Close to 3,500 people showed up the evening of June 7 for Dawn, the all-night Shavuot celebration at San Francisco’s Contemporary Jewish Museum.
Most in their 20s and 30s, they’d come ready to shell out $15 to spend the night marking a Jewish holiday in a Jewish institution with performance art, dancing to live bands, listening to cutting-edge authors, and even studying Jewish texts.
Between 500 and 1,000 didn’t get in. Even so, this year’s event was 10 times as big as last year’s.
“Many, if not most of the people there had never celebrated Shavuot before,” says David Katznelson, 39, who has run this dusk-to-dawn reimagining of the traditional Leyl Shavuot four out of the past five years.
“And people weren’t just filling the rooms with the fun stuff. They were filling the rooms where the serious conversations were going on as well.”
Something else was going on with this overwhelmingly young, unaffiliated Jewish crowd, Katznelson says.
“There’s a thirst for Jews being with Jews. And for understanding what Judaism is, and how to make it relevant to 21st century culture.”
The tidal wave of Jewish cultural creativity in the under-40 crowd, and their willingness to show up for these Jewish-themed art, music, dance and literary events, has been noted for some years by Jewish communal leaders, sociologists and writers.
A new report lends muscle to certain aspects of the phenomenon, hinted at by Katznelson: young Jews’ desire to be with other young Jews, and their interest in creating their own Jewish experiences rather than signing up for long-standing programs.
Proud and pro-Israel
“Uncoupled: How our singles are reshaping Jewish engagement” is the third in a series of reports on Jews under 40 by sociologists Steven Cohen of Hebrew Union College and Ari Kelman from the University of California at Davis.

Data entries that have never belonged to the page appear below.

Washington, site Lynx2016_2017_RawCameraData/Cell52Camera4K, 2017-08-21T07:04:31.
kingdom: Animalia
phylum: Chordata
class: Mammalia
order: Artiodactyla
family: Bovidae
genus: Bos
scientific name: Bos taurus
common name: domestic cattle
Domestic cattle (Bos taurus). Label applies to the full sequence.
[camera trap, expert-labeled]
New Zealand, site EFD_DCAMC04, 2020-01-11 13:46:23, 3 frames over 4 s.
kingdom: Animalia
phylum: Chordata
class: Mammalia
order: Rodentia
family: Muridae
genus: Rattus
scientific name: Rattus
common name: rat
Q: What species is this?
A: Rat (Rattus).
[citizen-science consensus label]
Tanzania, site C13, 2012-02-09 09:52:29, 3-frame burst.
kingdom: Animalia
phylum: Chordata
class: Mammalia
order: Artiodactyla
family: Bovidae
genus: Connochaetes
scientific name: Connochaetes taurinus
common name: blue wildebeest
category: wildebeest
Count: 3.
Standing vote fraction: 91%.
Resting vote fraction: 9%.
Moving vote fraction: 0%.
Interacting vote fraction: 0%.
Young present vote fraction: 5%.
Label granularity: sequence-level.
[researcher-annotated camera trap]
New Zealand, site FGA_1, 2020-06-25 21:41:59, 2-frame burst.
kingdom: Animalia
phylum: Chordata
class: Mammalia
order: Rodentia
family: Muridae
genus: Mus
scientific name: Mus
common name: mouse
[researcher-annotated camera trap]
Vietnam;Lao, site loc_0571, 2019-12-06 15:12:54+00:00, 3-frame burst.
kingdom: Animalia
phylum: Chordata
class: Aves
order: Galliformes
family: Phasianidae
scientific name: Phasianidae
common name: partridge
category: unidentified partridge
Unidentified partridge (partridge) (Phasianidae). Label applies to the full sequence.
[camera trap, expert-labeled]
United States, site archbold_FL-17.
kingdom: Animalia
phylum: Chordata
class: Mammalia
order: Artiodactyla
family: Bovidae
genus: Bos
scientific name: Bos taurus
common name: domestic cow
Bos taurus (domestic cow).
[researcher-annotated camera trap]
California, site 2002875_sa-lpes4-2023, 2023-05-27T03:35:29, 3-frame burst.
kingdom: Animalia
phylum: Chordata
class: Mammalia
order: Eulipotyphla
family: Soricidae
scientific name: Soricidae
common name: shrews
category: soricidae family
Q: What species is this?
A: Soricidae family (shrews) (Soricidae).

Its main findings show that young, single, non-Orthodox Jews are just as proud of being Jewish and just as interested in exploring their Jewish identities as their married peers. Their Jewish behaviors might differ, but not their attitudes.
Like the two reports that preceded it, this study uses data from the 2007 National Survey of American Jews, a mail-back and web-administered survey of self-identified Jews.
Cohen and Kelman focused on the 1,704 non-Orthodox respondents between the ages of 25 and 39, and compared singles to in-married Jewish couples.
Their findings showed that, contrary to conventional wisdom, Jewish engagement does not kick in only when young, non-Orthodox Jews get married and have kids.
While married Jews do show higher levels of institutional affiliation, including synagogue membership and contribution to federation campaigns than their single counterparts, those behavioral changes occur whether or not the couples have children — another surprise for the researchers.
“The biggest behavior changes come with getting married, not with having children,” says Kelman. “Neither of us expected that.”
And Jewish singles are just as interested in being engaged Jewishly as their married peers, just not along institutional lines. They’re just as pro-Israel, just as proud to be Jewish, and just as likely to have many Jewish friends.
Nearly half of both groups say at least half their friends are Jewish (42 percent of the singles and 52 percent of the couples).
And 51 percent of the singles say they talk to their friends about Jewish matters, compared to 44 percent of the married Jews, while 36 percent of both groups say they talk to their friends about Israel.
Regarding Jewish identity, it’s just as strong whether they’re married or single.
Fully 98 percent of the singles say they are proud to be Jews, even more than the 95 percent of the in-married young couples. And both groups are quite pro-Israel: 86 percent of the in-marrieds, and 83 percent of the singles.
“I was surprised by how proud they are and how pro-Israel they are,” Cohen says. “Frankly, it’s reassuring.”
Because, however, the singles are not seeking out Jewish involvement along traditional institutional lines nearly as often as their married counterparts, that presents a programmatic challenge to the Jewish community, Cohen says.
“Instead of thinking how to bring young Jews to our institutions, we should be thinking how to support young Jews in creating their Jewish lives,” he says.